Os cerca de 500 médicos lotados na Prefeitura de Aracaju estão em greve geral desde o último dia 20 de julho, e a tendência é que o movimento continue por tempo indeterminado.

Segundo o presidente do Sindicato dos Médicos de Sergipe (Sindimed), João Augusto, o prefeito Edvaldo Nogueira não se mostra aberto a discutir as pautas de reivindicações, a exemplo do reajuste salarial, implantação de uma tabela única para todos os servidores e a revogação do decreto da pejotização – opção aos empregadores que buscam a diminuição dos custos e encargos trabalhistas.

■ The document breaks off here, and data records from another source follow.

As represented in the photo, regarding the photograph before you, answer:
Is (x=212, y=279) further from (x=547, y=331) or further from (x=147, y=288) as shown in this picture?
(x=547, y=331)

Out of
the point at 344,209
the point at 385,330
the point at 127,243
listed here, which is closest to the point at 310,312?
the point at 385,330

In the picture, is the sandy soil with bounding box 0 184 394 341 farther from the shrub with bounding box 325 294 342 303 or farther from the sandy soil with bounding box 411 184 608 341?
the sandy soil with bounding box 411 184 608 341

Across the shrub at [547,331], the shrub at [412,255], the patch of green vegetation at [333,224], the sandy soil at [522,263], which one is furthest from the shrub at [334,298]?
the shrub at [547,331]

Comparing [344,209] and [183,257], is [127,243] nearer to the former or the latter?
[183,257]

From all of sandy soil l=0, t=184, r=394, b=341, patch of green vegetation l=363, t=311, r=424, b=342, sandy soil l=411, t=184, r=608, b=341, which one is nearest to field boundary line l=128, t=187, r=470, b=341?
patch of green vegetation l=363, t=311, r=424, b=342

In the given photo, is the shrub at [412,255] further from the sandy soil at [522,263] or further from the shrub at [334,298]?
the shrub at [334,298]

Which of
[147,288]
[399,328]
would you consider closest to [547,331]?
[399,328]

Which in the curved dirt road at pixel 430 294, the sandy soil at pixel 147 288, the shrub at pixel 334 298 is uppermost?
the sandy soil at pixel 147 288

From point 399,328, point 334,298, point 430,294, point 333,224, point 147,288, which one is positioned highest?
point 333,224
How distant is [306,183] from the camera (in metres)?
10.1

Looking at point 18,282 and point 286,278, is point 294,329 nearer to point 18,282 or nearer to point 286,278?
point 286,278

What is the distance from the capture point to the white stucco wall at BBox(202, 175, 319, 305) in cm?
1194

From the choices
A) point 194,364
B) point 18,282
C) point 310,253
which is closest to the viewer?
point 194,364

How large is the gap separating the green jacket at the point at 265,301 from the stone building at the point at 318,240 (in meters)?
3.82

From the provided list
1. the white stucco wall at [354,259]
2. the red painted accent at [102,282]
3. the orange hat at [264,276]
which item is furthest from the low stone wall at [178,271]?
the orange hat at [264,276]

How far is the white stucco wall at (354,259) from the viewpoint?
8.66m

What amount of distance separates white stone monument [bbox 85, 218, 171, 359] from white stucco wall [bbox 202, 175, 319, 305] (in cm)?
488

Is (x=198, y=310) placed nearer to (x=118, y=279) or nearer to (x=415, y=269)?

Recentemente, a Prefeitura entrou com uma ação no Tribunal de Justiça pedindo a ilegalidade da greve. Diferentemente de outros magistrados, o desembargador Diógenes Barreto não acatou pedido de imediato, mas concedeu o prazo de 48 horas para que o Sindimed se manifeste e apresente informações e documentos sobre a greve.

Até o momento, o Sindimed não foi notificado, mas o presidente João Augusto já enxerga esse pedido da Justiça como positivo. “Ainda não fomos notificados. Como não fomos notificados oficialmente, não temos ainda a decisão sobre o que o desembargador quer. Mas vejo como algo muito positivo, porque ele não decidiu de imediato, nos deu oportunidade de nos manifestarmos. Aí saberemos o que ele solicitou”.

Ainda segundo João Augusto, por ora, a greve está mantida. “O movimento está mantido, haverá o ato público de todos os servidores municipais na segunda-feira às 7h na praça General Valadão, e, se daqui até lá sair alguma decisão, teremos uma assembleia mantida para o dia 2 de agosto. Na nossa interpretação, o movimento deve continuar. É o primeiro entendimento que tenho em cima dessa decisão”.

João Augusto reafirma que a Prefeitura tem condições de realizar o reajuste salarial. “A Prefeitura ficou muda e mostrou o que quer, entrando na Justiça. Em momento algum ele tem se mostrado aberto a negociar. Agora, documentalmente, o que temos e inclusive divulgamos em todas as mídias, é que o relatório do quadrimestre da Prefeitura afirma que eles estão seis pontos percentuais abaixo do limite de comprometimento da folha, ou seja, tem folga para dar reajuste ao servidor, e é o que mostra o próprio relatório. Então não tem porque não dar o reajuste alegando que não há dinheiro, já que há uma margem no próprio relatório publicado por eles.”

O que diz a SES

Procurada, a Secretaria Municipal de Saúde (SMS) informou que, por causa da greve dos médicos, cerca de dois mil atendimentos, por dia, deixam de ser realizados nos postos de saúde e nos dois Centro de Especialidades Médicas (Cemar), o que acaba causando uma superlotação nas Unidades de Pronto Atendimento UPAs Fernando Franco e Nestor Piva.

“Mesmo com um déficit mensal de R$ 5 milhões por mês na Saúde de Aracaju, a Prefeitura (PMA) tem honrado com o pagamento dos salários em dia, sendo julho o quarto mês consecutivo em que os depósitos são realizados antes da data prevista, e próximo pagamento deve ser feito até segunda, dia 30. Sobre o cadastro de pessoas jurídicas para prestação de alguns serviços, a PMA afirma que a ação representa a responsabilidade social da gestão, uma vez que ela objetiva assistir os usuários que se encontram nas filas para consultas e exames. A medida possui aparato legal e já é aplicada em diversos outros estados do país”, diz um trecho da nota.